Floyd Young

No. 31
- Position: Cornerback

Personal information
- Born: November 23, 1975 (age 50) New Orleans, Louisiana, U.S.
- Listed height: 6 ft 0 in (1.83 m)
- Listed weight: 179 lb (81 kg)

Career information
- High school: Joseph S. Clark (New Orleans)
- College: Texas A&M–Kingsville
- NFL draft: 1997: undrafted

Career history
- Tampa Bay Buccaneers (1997–2000); Chicago Bears (2001–2002)*; Tampa Bay Storm (2006); Orlando Predators (2007);
- * Offseason or practice squad member only
- Stats at Pro Football Reference
- Stats at ArenaFan.com

= Floyd Young =

American football player (born 1975)

Floyd Alexander Young (born November 23, 1975) is an American former professional football cornerback who played for the Tampa Bay Buccaneers of the National Football League (NFL). He played college football for the Texas A&M–Kingsville Javelinas.

==Early life==
Floyd Alexander Young was born on November 23, 1975, in New Orleans, Louisiana. He played high school football at Joseph S. Clark Sr. High School in New Orleans as a quarterback. Young later said "I was a 1,000-yard passer. Of course, that ain't nothing. That's like a 100-yard passer in the NFL."
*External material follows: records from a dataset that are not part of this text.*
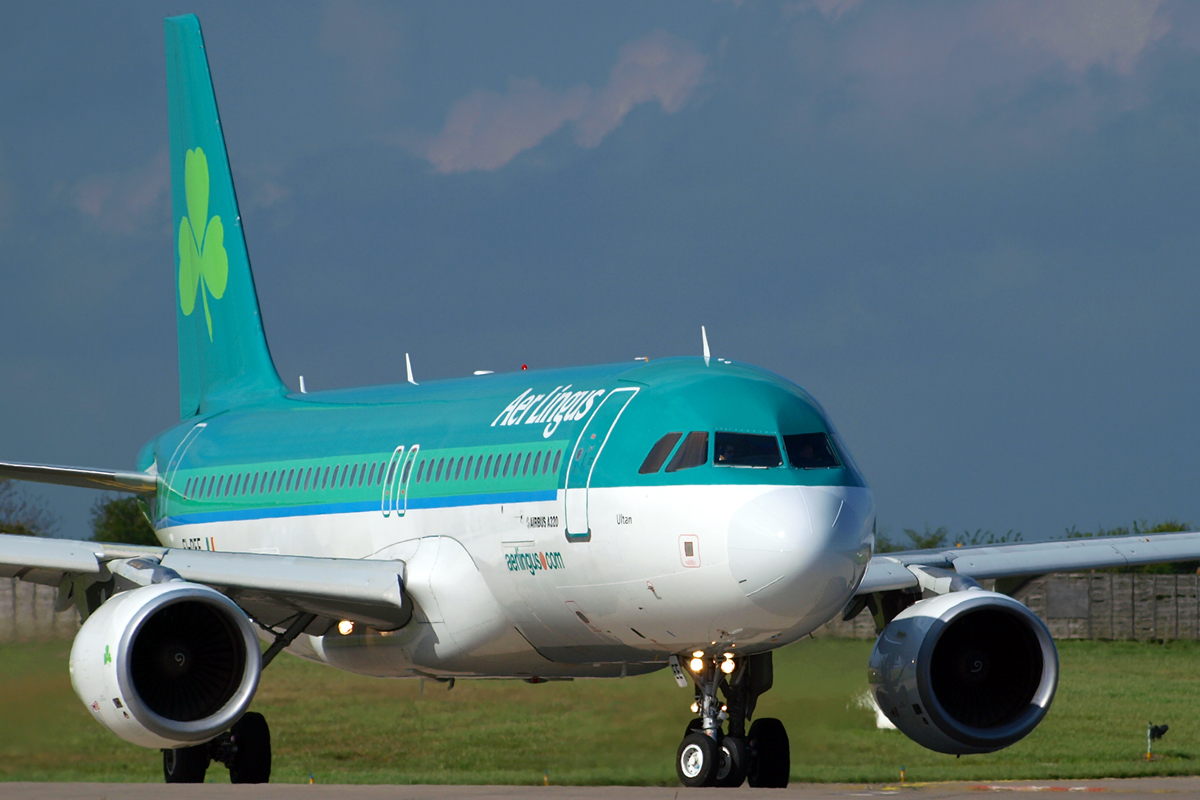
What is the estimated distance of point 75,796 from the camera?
13484 millimetres

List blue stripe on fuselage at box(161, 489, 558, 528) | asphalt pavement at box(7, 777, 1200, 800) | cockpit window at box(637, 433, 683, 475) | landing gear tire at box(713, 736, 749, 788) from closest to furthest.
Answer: asphalt pavement at box(7, 777, 1200, 800) → cockpit window at box(637, 433, 683, 475) → landing gear tire at box(713, 736, 749, 788) → blue stripe on fuselage at box(161, 489, 558, 528)

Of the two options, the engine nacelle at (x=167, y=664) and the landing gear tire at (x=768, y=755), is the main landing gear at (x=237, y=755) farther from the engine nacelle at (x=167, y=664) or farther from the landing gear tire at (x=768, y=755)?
the landing gear tire at (x=768, y=755)

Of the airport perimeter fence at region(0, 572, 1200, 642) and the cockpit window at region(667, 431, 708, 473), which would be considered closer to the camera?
the cockpit window at region(667, 431, 708, 473)

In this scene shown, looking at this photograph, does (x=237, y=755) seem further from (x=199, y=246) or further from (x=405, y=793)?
(x=199, y=246)

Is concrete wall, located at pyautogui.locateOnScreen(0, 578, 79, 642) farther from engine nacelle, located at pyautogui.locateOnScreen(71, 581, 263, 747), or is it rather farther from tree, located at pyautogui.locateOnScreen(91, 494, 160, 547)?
tree, located at pyautogui.locateOnScreen(91, 494, 160, 547)

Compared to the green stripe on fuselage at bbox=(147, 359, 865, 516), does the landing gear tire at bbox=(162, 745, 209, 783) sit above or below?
below

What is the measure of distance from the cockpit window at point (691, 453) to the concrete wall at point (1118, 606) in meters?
27.9

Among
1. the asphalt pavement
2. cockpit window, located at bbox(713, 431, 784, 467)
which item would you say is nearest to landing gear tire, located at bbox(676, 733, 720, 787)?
the asphalt pavement

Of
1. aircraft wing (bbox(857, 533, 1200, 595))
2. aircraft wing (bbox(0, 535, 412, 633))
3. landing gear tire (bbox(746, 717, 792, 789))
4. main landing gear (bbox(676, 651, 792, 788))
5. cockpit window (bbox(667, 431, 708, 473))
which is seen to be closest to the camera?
cockpit window (bbox(667, 431, 708, 473))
Young played junior college football at Scottsdale Community College from 1993 to 1994 as a cornerback. He then transferred to Texas A&M University–Kingsville, where he was a two-year letterman for the Javelinas from 1995 to 1996. He recorded career totals of six interceptions, 14 pass breakups, and three fumble recoveries at Texas A&M University–Kingsville. Young said he could have had more interceptions but dropped several of them.

==Professional career==
After going undrafted in the 1997 NFL draft, Young signed with the Tampa Bay Buccaneers on May 5, 1997. He was released on July 18, re-signed on July 22, released again on August 17, and signed to the practice squad on August 26. He was promoted to the active roster on September 27, 1997. Young was one of five Texas A&M–Kingsville players who were with the Buccaneers during the 1997 season. On November 9, against the Atlanta Falcons, Young received partial credit for a blocked punt. On December 28, 1997, in the 20–10 wildcard round victory over the Detroit Lions, he nearly blocked a punt which caused an unsuccessful rushing attempt by punter John Jett. Young became a free agent after the 1999 season and re-signed with the Buccaneers on May 30, 2000. Overall, Young played in 36 regular season games, starting one, for the Buccaneers from 1997 to 2000, totaling 26 solo tackles, three assisted tackles, one forced fumble, and one fumble recovery. He also appeared in four playoff games, recording five solo tackles and one assisted tackle.

Young became a free agent again after the 2000 season, and signed with the Chicago Bears on June 22, 2001. He was released on September 1 before the start of the 2001 regular season. He signed with the Bears again on February 28, 2002. After suffering a hamstring injury, he was released with an injury settlement on August 1, 2002.

On March 9, 2006, Young was signed to the practice squad of the Tampa Bay Storm of the Arena Football League (AFL). He was later promoted to the active roster and played in three games for the Storm during the 2006 season, posting three solo tackles, four assisted tackles, and three pass breakups. He was placed on injured reserve on May 11, 2006, and later waived on November 29, 2006.

Young signed with the AFL's Orlando Predators on January 24, 2007. He was placed on injured reserve on February 26, activated on May 24, and placed on injured reserve again on June 12, 2007. He played in three games overall for the Predators during the 2007 season, recording 12 solo tackles and two assisted tackles.